:: Requirement ::
All lines from the one containing "Among the available items" through the last line of the listing below are to be copied exactly. Exclude the pictures.

>> Start Source data

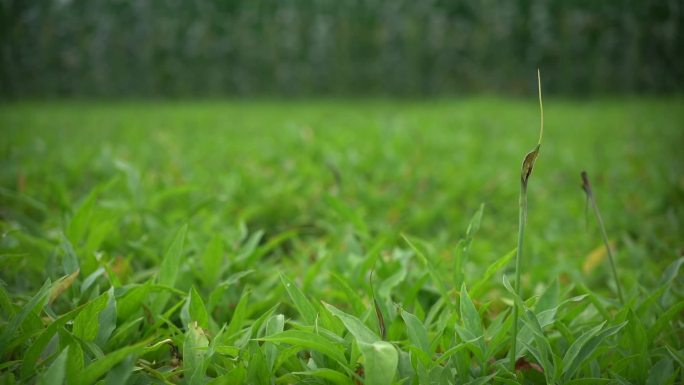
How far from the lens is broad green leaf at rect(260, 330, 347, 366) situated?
2.18 feet

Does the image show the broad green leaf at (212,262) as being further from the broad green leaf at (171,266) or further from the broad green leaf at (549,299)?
the broad green leaf at (549,299)

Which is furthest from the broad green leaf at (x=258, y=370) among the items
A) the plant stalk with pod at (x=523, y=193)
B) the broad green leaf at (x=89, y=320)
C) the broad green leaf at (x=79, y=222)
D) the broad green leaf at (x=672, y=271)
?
the broad green leaf at (x=672, y=271)

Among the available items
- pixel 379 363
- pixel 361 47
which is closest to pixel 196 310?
pixel 379 363

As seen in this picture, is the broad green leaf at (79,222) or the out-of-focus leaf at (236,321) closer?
the out-of-focus leaf at (236,321)

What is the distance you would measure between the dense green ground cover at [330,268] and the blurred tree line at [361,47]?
9.68 m

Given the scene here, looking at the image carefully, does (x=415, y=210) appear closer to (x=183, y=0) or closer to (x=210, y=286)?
(x=210, y=286)

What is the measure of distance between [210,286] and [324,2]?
1273 centimetres

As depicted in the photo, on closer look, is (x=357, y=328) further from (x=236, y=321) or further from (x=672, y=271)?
(x=672, y=271)

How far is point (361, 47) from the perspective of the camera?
1279 centimetres

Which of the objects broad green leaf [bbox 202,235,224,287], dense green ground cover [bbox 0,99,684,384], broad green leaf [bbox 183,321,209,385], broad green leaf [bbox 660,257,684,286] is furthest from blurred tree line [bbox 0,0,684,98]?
broad green leaf [bbox 660,257,684,286]

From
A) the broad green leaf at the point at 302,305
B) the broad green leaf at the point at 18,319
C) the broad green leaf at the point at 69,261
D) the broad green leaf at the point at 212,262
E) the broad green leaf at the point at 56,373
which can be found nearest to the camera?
the broad green leaf at the point at 56,373

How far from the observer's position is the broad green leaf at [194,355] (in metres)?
0.67

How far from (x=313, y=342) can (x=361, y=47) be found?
12.7m

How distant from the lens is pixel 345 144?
2.82 metres
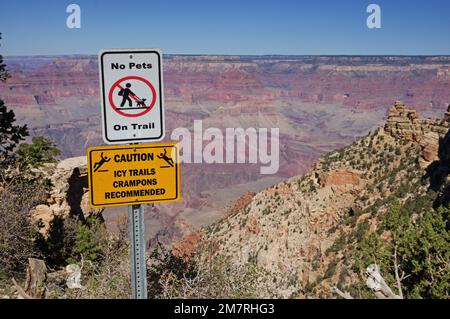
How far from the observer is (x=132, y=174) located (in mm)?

>> End Source data

:: Correct result ::
Among the available items
- pixel 379 363
- pixel 361 47
which is closest to pixel 196 310?
pixel 379 363

As seen in this picture, is the broad green leaf at (79,222) or the out-of-focus leaf at (236,321) closer?
the out-of-focus leaf at (236,321)

What is the distance you would measure between the dense green ground cover at [330,268] and the blurred tree line at [361,47]?
9.68 m

Given the scene here, looking at the image carefully, does (x=415, y=210) appear closer to (x=183, y=0) or closer to (x=210, y=286)?
(x=210, y=286)

What is the measure of distance between [210,286] and [324,2]?
1273 centimetres

As depicted in the photo, on closer look, is (x=357, y=328) further from (x=236, y=321) or further from (x=672, y=271)?
(x=672, y=271)

How far is point (361, 47) from the perspective of the camera?
1279 centimetres

Which of the objects broad green leaf [bbox 202,235,224,287], dense green ground cover [bbox 0,99,684,384], broad green leaf [bbox 183,321,209,385], broad green leaf [bbox 660,257,684,286] is furthest from blurred tree line [bbox 0,0,684,98]?
broad green leaf [bbox 660,257,684,286]

From
A) the broad green leaf at the point at 302,305
B) the broad green leaf at the point at 18,319
C) the broad green leaf at the point at 69,261
D) the broad green leaf at the point at 212,262
E) the broad green leaf at the point at 56,373
which can be found nearest to the camera?
the broad green leaf at the point at 56,373

How far from the observer's position is the broad green leaf at [194,355] (in metres)?
0.67

How far from (x=313, y=342) can (x=361, y=47) be found?
12.7m

How distant from the lens is pixel 345 144?
2.82 metres
How far from the observer is (x=132, y=174) located (in mm)?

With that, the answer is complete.